2.4 Data extraction.

Qualitative reviews focus on ensuring transparent and reliable data extraction through consensus and quality control rather than assessing the level of agreement between different reviewers [54]. Therefore, data extraction will be performed independently by one reviewer. The second reviewer will check the completeness and accuracy of the data extracted by the first reviewer, aiming to control and monitor the quality of the extraction and ensure that no important data is missed. To ensure systematic data extraction and management, a data extraction form will be designed to extract the basic characteristics and main findings of each study. Specifically, the following information will be extracted: authors, date of publication and country, data collection method (e.g., focus groups and interviews), number and type of participants recruited (including people living with dementia, family caregivers, and healthcare providers), data analysis method, and main findings. If necessary, the corresponding authors will be contacted to obtain any missing data.

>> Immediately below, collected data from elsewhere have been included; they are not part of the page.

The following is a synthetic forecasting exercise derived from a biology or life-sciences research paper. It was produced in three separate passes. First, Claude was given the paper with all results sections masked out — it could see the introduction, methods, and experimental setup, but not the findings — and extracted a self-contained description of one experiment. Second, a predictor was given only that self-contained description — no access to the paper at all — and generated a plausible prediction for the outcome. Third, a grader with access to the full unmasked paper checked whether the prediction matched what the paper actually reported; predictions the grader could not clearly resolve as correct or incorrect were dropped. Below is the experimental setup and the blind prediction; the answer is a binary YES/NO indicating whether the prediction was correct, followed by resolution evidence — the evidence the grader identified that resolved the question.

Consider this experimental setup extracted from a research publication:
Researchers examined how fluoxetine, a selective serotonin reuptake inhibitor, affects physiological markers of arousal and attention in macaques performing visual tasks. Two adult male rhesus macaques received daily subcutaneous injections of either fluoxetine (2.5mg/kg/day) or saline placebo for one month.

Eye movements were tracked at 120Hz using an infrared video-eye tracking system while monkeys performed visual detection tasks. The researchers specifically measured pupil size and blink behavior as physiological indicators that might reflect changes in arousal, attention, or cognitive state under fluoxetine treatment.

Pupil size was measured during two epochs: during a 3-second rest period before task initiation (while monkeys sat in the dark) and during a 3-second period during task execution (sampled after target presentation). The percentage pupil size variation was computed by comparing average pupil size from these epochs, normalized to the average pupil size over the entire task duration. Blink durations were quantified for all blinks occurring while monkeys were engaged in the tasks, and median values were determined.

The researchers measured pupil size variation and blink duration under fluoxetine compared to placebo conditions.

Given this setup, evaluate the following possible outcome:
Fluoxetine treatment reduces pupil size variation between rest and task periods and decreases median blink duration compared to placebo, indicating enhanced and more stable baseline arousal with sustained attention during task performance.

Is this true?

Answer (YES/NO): NO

The extracted data will provide a structured foundation for the interpretation and synthesis of each study, facilitating a more coherent and meaningful integration of findings within the broader context of the research [55]. An additional column will be included in the data extraction form to record the name or identifier of the data extractor and the date of data extraction for each included study, thereby ensuring transparency and traceability in the data extraction process. A draft of the data extraction tool is provided in S3 File.

2.5 Quality appraisal.

The quality of the studies will be assessed using the CASP (Critical Appraisal Skills Programme) checklists [56] (Table 2) and completed independently by two reviewers. The CASP tool, which is widely recognized and recommended for qualitative research in health studies [57]. Any disagreement between reviewers on the CASP assessment will be discussed until consensus is reached. If necessary, a third reviewer will be consulted if the two reviewers cannot reach a consensus. In addition, a table will be provided to clearly present the detailed quality assessment of each included study, containing the specific assessment results of each study in each CASP assessment domain, to ensure transparency in the quality assessment process. The purpose of using the CASP appraisal process is not to exclude papers before synthesis, but rather to evaluate their contributions at a later stage, and make informed judgments about their overall impact on the research synthesis [58].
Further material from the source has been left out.